Set problem:
Transcribe the material below word for word, starting with the line that contains "If sorted by" and going on through the last line of the material.

*** Material for this task

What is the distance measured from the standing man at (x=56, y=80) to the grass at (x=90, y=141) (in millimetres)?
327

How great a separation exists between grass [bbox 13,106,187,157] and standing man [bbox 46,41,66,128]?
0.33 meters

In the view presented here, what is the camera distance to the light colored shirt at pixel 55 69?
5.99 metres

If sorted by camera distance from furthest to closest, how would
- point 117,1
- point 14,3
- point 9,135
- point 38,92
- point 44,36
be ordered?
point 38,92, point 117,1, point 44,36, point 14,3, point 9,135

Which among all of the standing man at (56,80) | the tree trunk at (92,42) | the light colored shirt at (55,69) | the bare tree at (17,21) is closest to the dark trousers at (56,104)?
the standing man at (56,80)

******

Final answer:
If sorted by camera distance from furthest to closest, how would
- point 117,1
- point 14,3
- point 9,135
- point 38,92
- point 44,36
be ordered?
point 38,92, point 117,1, point 44,36, point 14,3, point 9,135

Which among all of the standing man at (56,80) | the tree trunk at (92,42) | the light colored shirt at (55,69) | the bare tree at (17,21) is closest to the dark trousers at (56,104)?
the standing man at (56,80)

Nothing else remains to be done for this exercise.